◆ Prompt: Return each line of the listing exactly as written.

Record set section start

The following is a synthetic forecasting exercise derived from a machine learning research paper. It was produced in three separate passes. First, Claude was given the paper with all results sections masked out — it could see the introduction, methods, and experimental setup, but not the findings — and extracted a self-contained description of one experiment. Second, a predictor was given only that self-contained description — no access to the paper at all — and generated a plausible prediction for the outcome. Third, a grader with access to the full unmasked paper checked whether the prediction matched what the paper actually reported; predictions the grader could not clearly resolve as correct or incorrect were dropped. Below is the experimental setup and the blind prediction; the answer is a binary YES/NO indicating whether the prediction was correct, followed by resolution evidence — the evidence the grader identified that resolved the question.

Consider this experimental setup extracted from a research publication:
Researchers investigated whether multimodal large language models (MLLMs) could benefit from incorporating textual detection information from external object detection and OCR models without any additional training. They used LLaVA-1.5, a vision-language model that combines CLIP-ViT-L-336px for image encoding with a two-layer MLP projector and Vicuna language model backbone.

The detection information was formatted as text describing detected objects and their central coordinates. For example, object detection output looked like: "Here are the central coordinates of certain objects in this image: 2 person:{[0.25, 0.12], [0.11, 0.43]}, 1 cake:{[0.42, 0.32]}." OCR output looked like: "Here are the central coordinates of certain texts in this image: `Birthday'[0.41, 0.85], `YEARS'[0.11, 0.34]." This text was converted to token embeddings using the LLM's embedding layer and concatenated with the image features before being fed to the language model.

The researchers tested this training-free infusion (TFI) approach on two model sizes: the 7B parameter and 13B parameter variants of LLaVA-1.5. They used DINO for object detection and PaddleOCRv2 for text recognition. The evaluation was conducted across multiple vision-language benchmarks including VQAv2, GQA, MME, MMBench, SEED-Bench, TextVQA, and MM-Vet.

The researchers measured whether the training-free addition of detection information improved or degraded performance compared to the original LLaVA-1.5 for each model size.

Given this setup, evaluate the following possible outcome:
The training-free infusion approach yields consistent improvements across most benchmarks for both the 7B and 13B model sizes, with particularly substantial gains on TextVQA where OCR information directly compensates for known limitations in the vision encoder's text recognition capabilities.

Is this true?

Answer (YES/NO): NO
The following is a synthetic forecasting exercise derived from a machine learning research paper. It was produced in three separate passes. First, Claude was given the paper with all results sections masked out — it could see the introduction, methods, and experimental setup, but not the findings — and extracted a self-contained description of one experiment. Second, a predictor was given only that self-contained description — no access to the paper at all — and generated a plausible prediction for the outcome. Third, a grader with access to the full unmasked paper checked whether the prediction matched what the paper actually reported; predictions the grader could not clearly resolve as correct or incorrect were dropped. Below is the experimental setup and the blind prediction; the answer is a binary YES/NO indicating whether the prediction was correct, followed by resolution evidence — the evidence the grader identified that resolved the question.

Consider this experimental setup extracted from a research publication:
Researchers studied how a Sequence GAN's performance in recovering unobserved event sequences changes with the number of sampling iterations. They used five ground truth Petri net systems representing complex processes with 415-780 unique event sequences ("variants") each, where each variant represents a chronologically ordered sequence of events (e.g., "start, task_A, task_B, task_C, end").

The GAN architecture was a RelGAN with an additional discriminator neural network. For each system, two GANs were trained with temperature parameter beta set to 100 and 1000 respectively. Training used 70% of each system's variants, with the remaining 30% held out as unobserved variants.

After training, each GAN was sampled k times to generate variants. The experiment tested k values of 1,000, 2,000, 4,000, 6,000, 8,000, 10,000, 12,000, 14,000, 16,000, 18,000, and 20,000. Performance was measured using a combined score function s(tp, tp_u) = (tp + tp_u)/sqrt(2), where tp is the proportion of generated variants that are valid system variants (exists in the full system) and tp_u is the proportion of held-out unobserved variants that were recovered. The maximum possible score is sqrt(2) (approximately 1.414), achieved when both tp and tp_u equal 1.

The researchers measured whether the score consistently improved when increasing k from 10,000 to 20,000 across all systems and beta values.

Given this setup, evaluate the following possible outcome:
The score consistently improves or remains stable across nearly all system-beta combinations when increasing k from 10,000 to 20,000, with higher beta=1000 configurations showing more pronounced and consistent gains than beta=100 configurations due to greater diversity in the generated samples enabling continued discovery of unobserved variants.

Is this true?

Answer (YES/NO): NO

Record set section end

◆ Your response:
The following is a synthetic forecasting exercise derived from a machine learning research paper. It was produced in three separate passes. First, Claude was given the paper with all results sections masked out — it could see the introduction, methods, and experimental setup, but not the findings — and extracted a self-contained description of one experiment. Second, a predictor was given only that self-contained description — no access to the paper at all — and generated a plausible prediction for the outcome. Third, a grader with access to the full unmasked paper checked whether the prediction matched what the paper actually reported; predictions the grader could not clearly resolve as correct or incorrect were dropped. Below is the experimental setup and the blind prediction; the answer is a binary YES/NO indicating whether the prediction was correct, followed by resolution evidence — the evidence the grader identified that resolved the question.

Consider this experimental setup extracted from a research publication:
Researchers investigated whether multimodal large language models (MLLMs) could benefit from incorporating textual detection information from external object detection and OCR models without any additional training. They used LLaVA-1.5, a vision-language model that combines CLIP-ViT-L-336px for image encoding with a two-layer MLP projector and Vicuna language model backbone.

The detection information was formatted as text describing detected objects and their central coordinates. For example, object detection output looked like: "Here are the central coordinates of certain objects in this image: 2 person:{[0.25, 0.12], [0.11, 0.43]}, 1 cake:{[0.42, 0.32]}." OCR output looked like: "Here are the central coordinates of certain texts in this image: `Birthday'[0.41, 0.85], `YEARS'[0.11, 0.34]." This text was converted to token embeddings using the LLM's embedding layer and concatenated with the image features before being fed to the language model.

The researchers tested this training-free infusion (TFI) approach on two model sizes: the 7B parameter and 13B parameter variants of LLaVA-1.5. They used DINO for object detection and PaddleOCRv2 for text recognition. The evaluation was conducted across multiple vision-language benchmarks including VQAv2, GQA, MME, MMBench, SEED-Bench, TextVQA, and MM-Vet.

The researchers measured whether the training-free addition of detection information improved or degraded performance compared to the original LLaVA-1.5 for each model size.

Given this setup, evaluate the following possible outcome:
The training-free infusion approach yields consistent improvements across most benchmarks for both the 7B and 13B model sizes, with particularly substantial gains on TextVQA where OCR information directly compensates for known limitations in the vision encoder's text recognition capabilities.

Is this true?

Answer (YES/NO): NO
The following is a synthetic forecasting exercise derived from a machine learning research paper. It was produced in three separate passes. First, Claude was given the paper with all results sections masked out — it could see the introduction, methods, and experimental setup, but not the findings — and extracted a self-contained description of one experiment. Second, a predictor was given only that self-contained description — no access to the paper at all — and generated a plausible prediction for the outcome. Third, a grader with access to the full unmasked paper checked whether the prediction matched what the paper actually reported; predictions the grader could not clearly resolve as correct or incorrect were dropped. Below is the experimental setup and the blind prediction; the answer is a binary YES/NO indicating whether the prediction was correct, followed by resolution evidence — the evidence the grader identified that resolved the question.

Consider this experimental setup extracted from a research publication:
Researchers studied how a Sequence GAN's performance in recovering unobserved event sequences changes with the number of sampling iterations. They used five ground truth Petri net systems representing complex processes with 415-780 unique event sequences ("variants") each, where each variant represents a chronologically ordered sequence of events (e.g., "start, task_A, task_B, task_C, end").

The GAN architecture was a RelGAN with an additional discriminator neural network. For each system, two GANs were trained with temperature parameter beta set to 100 and 1000 respectively. Training used 70% of each system's variants, with the remaining 30% held out as unobserved variants.

After training, each GAN was sampled k times to generate variants. The experiment tested k values of 1,000, 2,000, 4,000, 6,000, 8,000, 10,000, 12,000, 14,000, 16,000, 18,000, and 20,000. Performance was measured using a combined score function s(tp, tp_u) = (tp + tp_u)/sqrt(2), where tp is the proportion of generated variants that are valid system variants (exists in the full system) and tp_u is the proportion of held-out unobserved variants that were recovered. The maximum possible score is sqrt(2) (approximately 1.414), achieved when both tp and tp_u equal 1.

The researchers measured whether the score consistently improved when increasing k from 10,000 to 20,000 across all systems and beta values.

Given this setup, evaluate the following possible outcome:
The score consistently improves or remains stable across nearly all system-beta combinations when increasing k from 10,000 to 20,000, with higher beta=1000 configurations showing more pronounced and consistent gains than beta=100 configurations due to greater diversity in the generated samples enabling continued discovery of unobserved variants.

Is this true?

Answer (YES/NO): NO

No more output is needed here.